Neural decoding from stereotactic EEG: accounting for electrode variability across subjects

TL;DR

This paper presents seegnificant, a novel neural decoding framework for sEEG data that effectively integrates variable electrode placements across subjects, enabling behavior prediction and transfer learning.

Contribution

It introduces a scalable model architecture that accounts for electrode variability, allowing multi-subject training and cross-subject generalization in sEEG neural decoding.

Findings

Successfully decoded response time from neural data across subjects.

Demonstrated transfer learning with few-shot adaptation to new subjects.

Provided a scalable framework for multi-subject sEEG data integration.

Abstract

Deep learning based neural decoding from stereotactic electroencephalography (sEEG) would likely benefit from scaling up both dataset and model size. To achieve this, combining data across multiple subjects is crucial. However, in sEEG cohorts, each subject has a variable number of electrodes placed at distinct locations in their brain, solely based on clinical needs. Such heterogeneity in electrode number/placement poses a significant challenge for data integration, since there is no clear correspondence of the neural activity recorded at distinct sites between individuals. Here we introduce seegnificant: a training framework and architecture that can be used to decode behavior across subjects using sEEG data. We tokenize the neural activity within electrodes using convolutions and extract long-term temporal dependencies between tokens using self-attention in the time dimension. The 3D location of each electrode is then mixed with the tokens, followed by another self-attention in the electrode dimension to extract effective spatiotemporal neural representations. Subject-specific heads are then used for downstream decoding tasks. Using this approach, we construct a multi-subject model trained on the combined data from 21 subjects performing a behavioral task.
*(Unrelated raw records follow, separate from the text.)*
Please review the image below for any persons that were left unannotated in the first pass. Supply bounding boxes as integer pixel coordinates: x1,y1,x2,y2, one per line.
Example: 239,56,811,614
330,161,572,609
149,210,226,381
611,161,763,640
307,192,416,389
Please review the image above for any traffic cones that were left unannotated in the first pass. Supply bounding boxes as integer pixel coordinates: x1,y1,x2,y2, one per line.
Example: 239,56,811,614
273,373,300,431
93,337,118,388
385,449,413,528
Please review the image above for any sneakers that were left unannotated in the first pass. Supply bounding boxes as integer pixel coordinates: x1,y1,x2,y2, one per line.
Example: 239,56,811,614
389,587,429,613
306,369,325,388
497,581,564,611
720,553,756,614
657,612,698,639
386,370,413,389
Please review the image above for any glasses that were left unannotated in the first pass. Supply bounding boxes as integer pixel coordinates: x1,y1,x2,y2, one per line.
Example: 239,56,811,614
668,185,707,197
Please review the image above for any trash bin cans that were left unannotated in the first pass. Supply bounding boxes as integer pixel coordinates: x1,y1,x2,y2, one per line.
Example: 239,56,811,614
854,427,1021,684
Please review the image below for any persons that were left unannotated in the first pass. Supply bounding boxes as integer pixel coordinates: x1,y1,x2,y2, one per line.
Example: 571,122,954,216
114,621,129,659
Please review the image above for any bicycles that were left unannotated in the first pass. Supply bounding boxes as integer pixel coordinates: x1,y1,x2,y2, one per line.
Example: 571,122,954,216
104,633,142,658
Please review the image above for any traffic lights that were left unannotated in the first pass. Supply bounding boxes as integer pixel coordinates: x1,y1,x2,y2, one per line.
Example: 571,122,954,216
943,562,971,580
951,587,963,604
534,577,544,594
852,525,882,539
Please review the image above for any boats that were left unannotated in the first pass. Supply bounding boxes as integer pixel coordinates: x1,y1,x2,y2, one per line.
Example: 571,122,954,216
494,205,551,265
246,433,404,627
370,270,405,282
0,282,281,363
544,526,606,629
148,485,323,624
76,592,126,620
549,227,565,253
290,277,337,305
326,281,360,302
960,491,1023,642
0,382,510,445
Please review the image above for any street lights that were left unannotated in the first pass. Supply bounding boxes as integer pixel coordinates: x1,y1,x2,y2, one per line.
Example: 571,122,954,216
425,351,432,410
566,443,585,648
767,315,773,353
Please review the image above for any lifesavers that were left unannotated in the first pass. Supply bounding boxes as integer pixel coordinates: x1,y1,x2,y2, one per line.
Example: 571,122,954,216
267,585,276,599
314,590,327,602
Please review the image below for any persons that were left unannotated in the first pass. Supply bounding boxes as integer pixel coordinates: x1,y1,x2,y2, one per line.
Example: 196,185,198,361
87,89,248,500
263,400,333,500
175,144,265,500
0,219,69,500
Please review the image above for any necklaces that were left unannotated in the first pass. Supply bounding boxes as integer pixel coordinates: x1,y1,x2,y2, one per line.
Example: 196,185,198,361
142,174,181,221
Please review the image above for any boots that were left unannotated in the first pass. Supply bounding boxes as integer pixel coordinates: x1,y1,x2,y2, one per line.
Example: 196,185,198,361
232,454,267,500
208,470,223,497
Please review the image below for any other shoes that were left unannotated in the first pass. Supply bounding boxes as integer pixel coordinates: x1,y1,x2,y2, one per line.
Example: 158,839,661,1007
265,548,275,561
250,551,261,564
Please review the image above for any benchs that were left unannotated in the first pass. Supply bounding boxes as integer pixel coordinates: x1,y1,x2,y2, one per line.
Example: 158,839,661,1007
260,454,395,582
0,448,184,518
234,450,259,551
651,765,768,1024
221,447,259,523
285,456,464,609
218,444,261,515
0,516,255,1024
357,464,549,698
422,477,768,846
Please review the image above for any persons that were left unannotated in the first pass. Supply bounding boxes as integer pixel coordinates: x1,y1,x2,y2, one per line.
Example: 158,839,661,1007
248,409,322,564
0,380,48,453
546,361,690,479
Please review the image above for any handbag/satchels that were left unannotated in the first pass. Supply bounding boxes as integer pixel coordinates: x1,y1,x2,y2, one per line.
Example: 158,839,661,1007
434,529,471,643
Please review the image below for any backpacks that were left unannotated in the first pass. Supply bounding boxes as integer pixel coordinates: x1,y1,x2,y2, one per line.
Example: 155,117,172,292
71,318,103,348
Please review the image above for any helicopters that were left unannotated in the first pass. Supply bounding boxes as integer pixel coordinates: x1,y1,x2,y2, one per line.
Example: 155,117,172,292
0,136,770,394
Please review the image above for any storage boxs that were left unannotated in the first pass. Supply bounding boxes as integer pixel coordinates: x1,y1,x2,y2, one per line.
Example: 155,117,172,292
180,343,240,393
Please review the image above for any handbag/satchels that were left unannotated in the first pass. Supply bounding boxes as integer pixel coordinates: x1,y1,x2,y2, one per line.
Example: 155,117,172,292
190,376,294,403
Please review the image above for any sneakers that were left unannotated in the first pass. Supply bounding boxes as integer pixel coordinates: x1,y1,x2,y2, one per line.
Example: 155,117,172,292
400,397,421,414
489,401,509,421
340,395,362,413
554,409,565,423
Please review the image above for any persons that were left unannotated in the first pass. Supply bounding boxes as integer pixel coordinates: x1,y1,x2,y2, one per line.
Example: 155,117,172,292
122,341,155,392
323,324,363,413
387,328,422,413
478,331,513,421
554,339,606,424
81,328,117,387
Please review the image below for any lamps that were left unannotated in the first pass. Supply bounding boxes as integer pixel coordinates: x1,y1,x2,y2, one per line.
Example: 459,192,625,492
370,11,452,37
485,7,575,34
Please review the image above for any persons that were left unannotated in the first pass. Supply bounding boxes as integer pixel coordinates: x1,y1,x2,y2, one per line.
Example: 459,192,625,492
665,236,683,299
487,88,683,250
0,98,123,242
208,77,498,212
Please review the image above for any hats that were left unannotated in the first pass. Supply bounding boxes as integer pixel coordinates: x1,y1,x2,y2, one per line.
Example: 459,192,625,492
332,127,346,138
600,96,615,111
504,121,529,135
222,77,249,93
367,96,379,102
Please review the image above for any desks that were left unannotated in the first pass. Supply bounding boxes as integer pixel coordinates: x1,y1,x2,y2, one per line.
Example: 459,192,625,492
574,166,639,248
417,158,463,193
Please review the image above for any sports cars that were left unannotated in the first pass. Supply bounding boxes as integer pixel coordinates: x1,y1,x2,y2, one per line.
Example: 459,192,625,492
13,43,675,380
We demonstrate that our model is able to decode the trial-wise response time of the subjects during the behavioral task solely from neural data. We also show that the neural representations learned by pretraining our model across individuals can be transferred in a few-shot manner to new subjects. This work introduces a scalable approach towards sEEG data integration for multi-subject model training, paving the way for cross-subject generalization for sEEG decoding.